:: AVAILABLE RECORDS

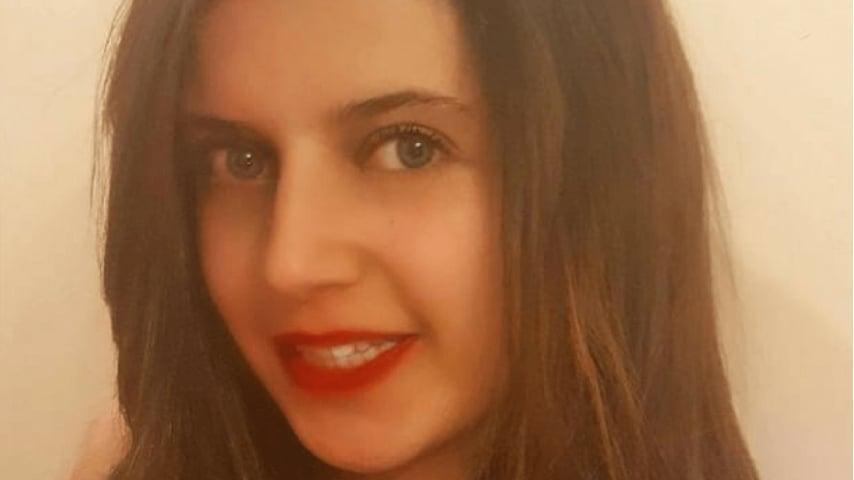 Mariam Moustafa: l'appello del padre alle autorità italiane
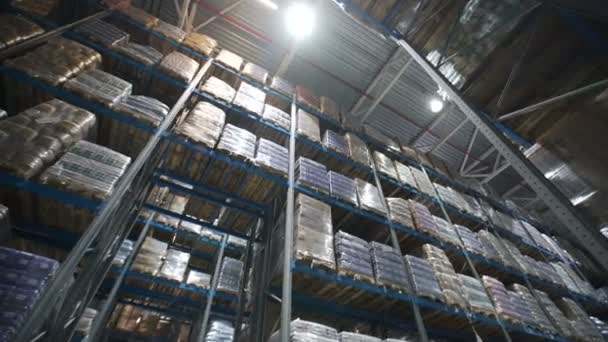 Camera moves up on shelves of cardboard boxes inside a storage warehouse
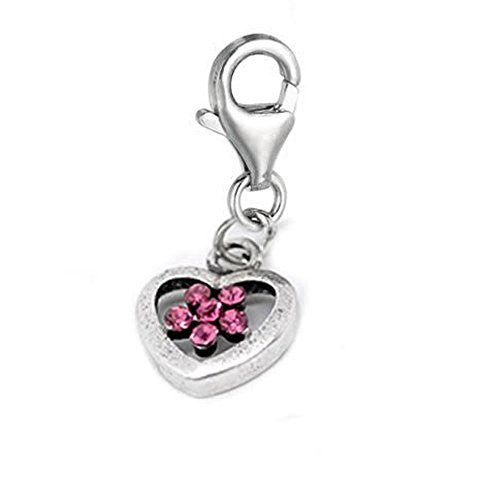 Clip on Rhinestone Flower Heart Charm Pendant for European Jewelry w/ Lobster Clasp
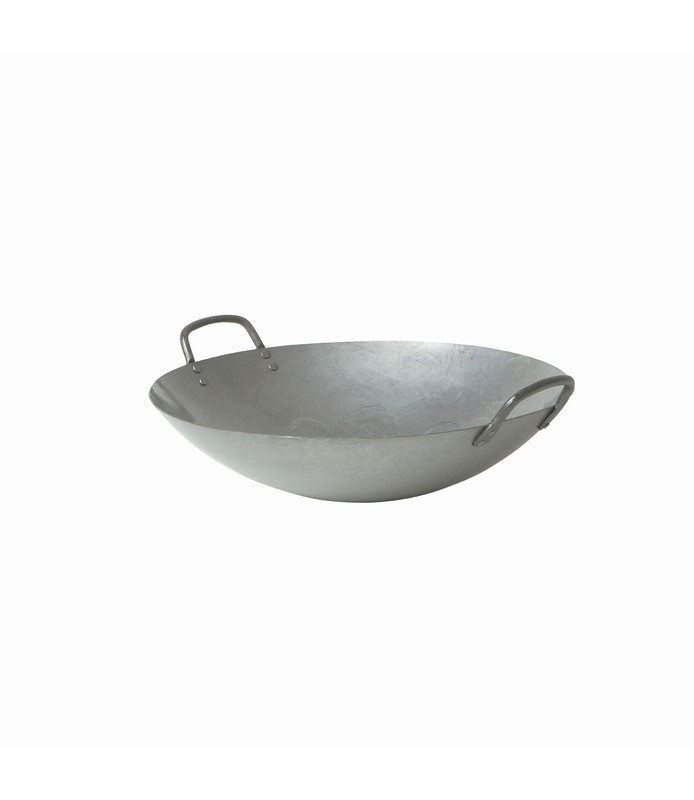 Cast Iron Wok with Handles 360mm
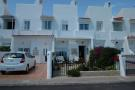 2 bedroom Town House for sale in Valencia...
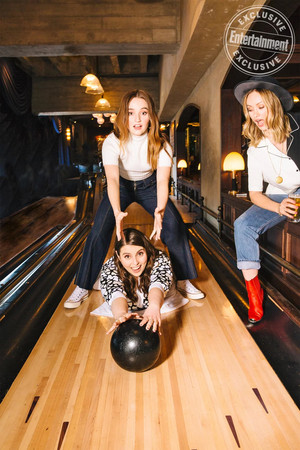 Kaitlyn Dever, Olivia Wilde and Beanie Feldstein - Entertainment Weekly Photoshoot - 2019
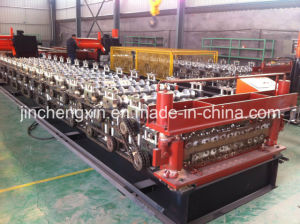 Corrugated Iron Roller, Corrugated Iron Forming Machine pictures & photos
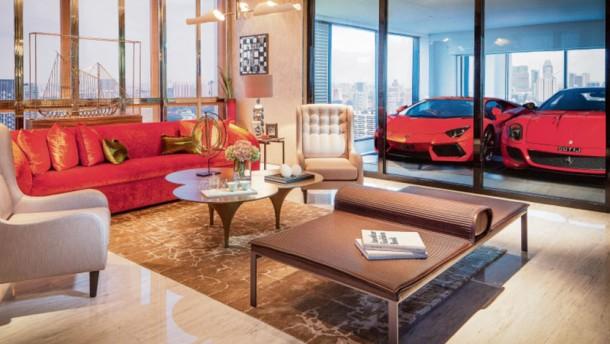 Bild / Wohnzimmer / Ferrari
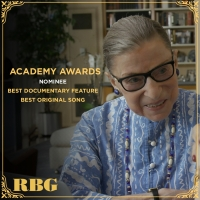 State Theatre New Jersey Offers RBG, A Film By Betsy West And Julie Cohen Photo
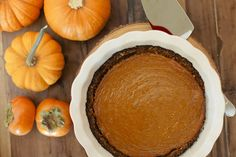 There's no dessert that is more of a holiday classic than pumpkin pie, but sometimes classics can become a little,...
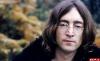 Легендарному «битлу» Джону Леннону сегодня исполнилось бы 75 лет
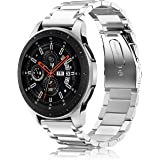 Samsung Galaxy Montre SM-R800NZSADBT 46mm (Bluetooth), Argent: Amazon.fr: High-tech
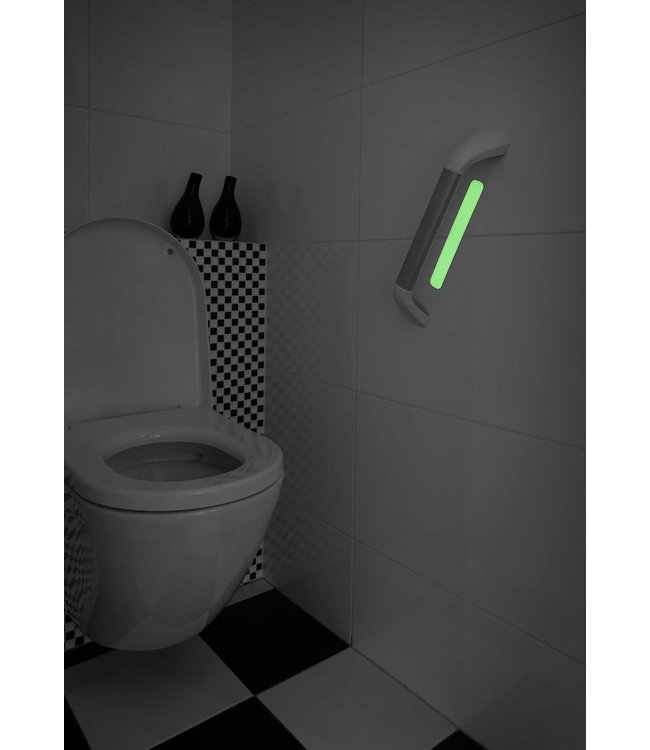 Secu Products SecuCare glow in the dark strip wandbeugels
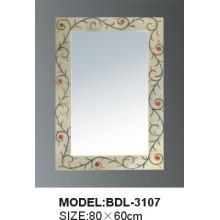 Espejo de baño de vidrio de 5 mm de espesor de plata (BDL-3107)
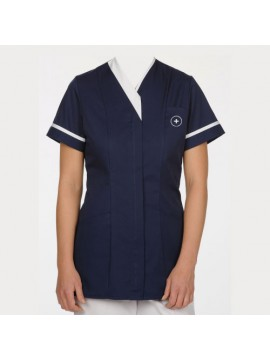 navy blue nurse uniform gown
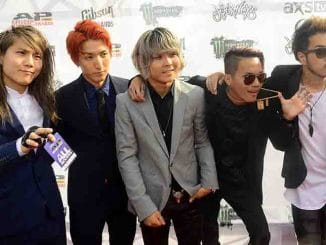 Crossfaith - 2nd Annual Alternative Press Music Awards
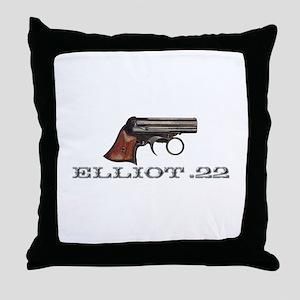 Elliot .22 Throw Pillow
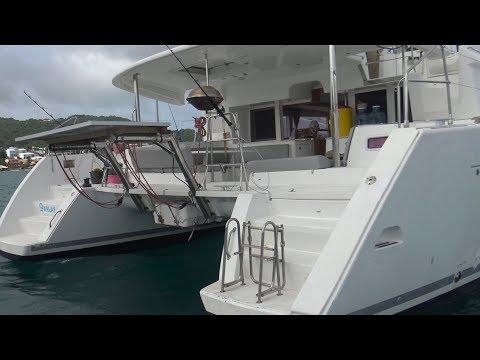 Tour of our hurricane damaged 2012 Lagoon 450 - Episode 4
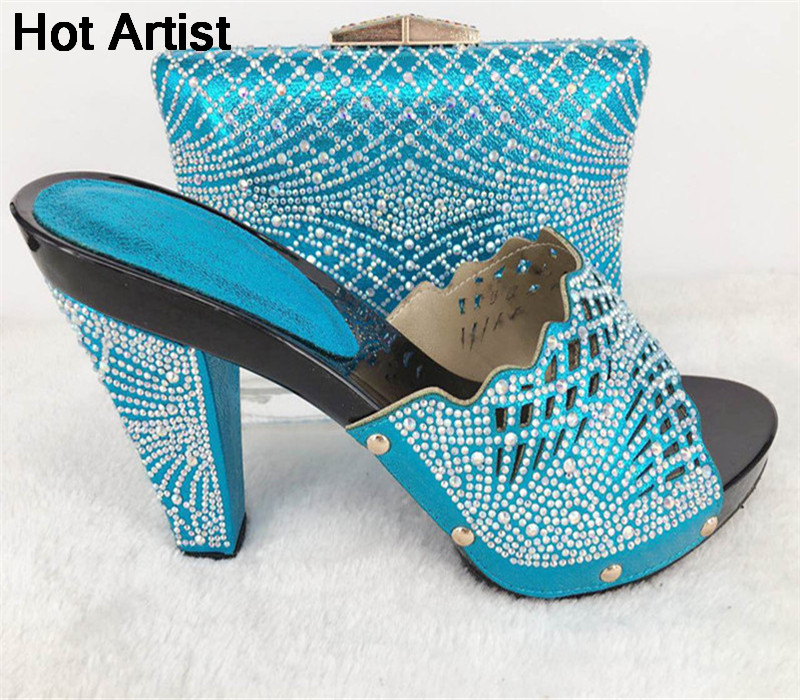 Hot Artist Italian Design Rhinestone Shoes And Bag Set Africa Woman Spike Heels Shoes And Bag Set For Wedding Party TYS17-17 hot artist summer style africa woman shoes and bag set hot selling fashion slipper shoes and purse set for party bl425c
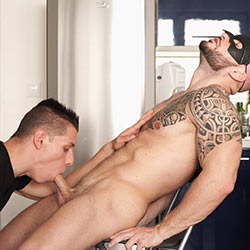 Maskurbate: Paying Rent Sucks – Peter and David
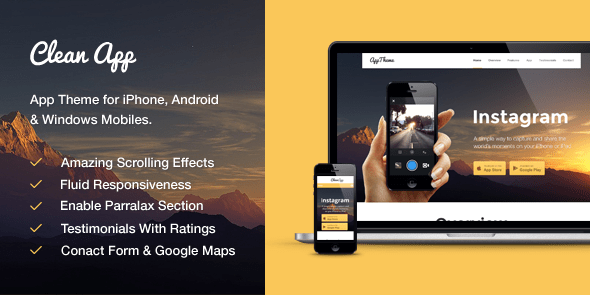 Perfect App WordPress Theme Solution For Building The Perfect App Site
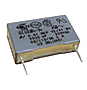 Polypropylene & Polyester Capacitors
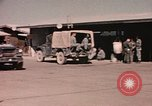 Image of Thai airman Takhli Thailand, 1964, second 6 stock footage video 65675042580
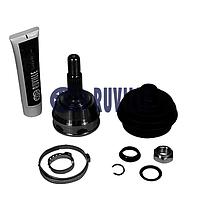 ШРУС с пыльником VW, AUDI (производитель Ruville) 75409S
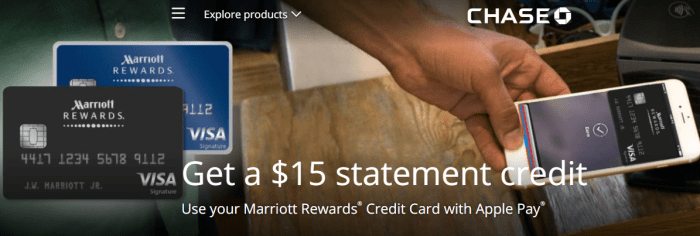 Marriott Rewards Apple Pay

::::

Return the entries above exactly as they appear. Pictures should not be copied.

 Mariam Moustafa: l'appello del padre alle autorità italiane
 Camera moves up on shelves of cardboard boxes inside a storage warehouse
 Clip on Rhinestone Flower Heart Charm Pendant for European Jewelry w/ Lobster Clasp
 Cast Iron Wok with Handles 360mm
 2 bedroom Town House for sale in Valencia...
 Kaitlyn Dever, Olivia Wilde and Beanie Feldstein - Entertainment Weekly Photoshoot - 2019
 Corrugated Iron Roller, Corrugated Iron Forming Machine pictures & photos
 Bild / Wohnzimmer / Ferrari
 State Theatre New Jersey Offers RBG, A Film By Betsy West And Julie Cohen Photo
 There's no dessert that is more of a holiday classic than pumpkin pie, but sometimes classics can become a little,...
 Легендарному «битлу» Джону Леннону сегодня исполнилось бы 75 лет
 Samsung Galaxy Montre SM-R800NZSADBT 46mm (Bluetooth), Argent: Amazon.fr: High-tech
 Secu Products SecuCare glow in the dark strip wandbeugels
 Espejo de baño de vidrio de 5 mm de espesor de plata (BDL-3107)
 navy blue nurse uniform gown
 Crossfaith - 2nd Annual Alternative Press Music Awards
 Elliot .22 Throw Pillow
 Tour of our hurricane damaged 2012 Lagoon 450 - Episode 4
 Hot Artist Italian Design Rhinestone Shoes And Bag Set Africa Woman Spike Heels Shoes And Bag Set For Wedding Party TYS17-17 hot artist summer style africa woman shoes and bag set hot selling fashion slipper shoes and purse set for party bl425c
 Maskurbate: Paying Rent Sucks – Peter and David
 Perfect App WordPress Theme Solution For Building The Perfect App Site
 Polypropylene & Polyester Capacitors
 Image of Thai airman Takhli Thailand, 1964, second 6 stock footage video 65675042580
 ШРУС с пыльником VW, AUDI (производитель Ruville) 75409S
 Marriott Rewards Apple Pay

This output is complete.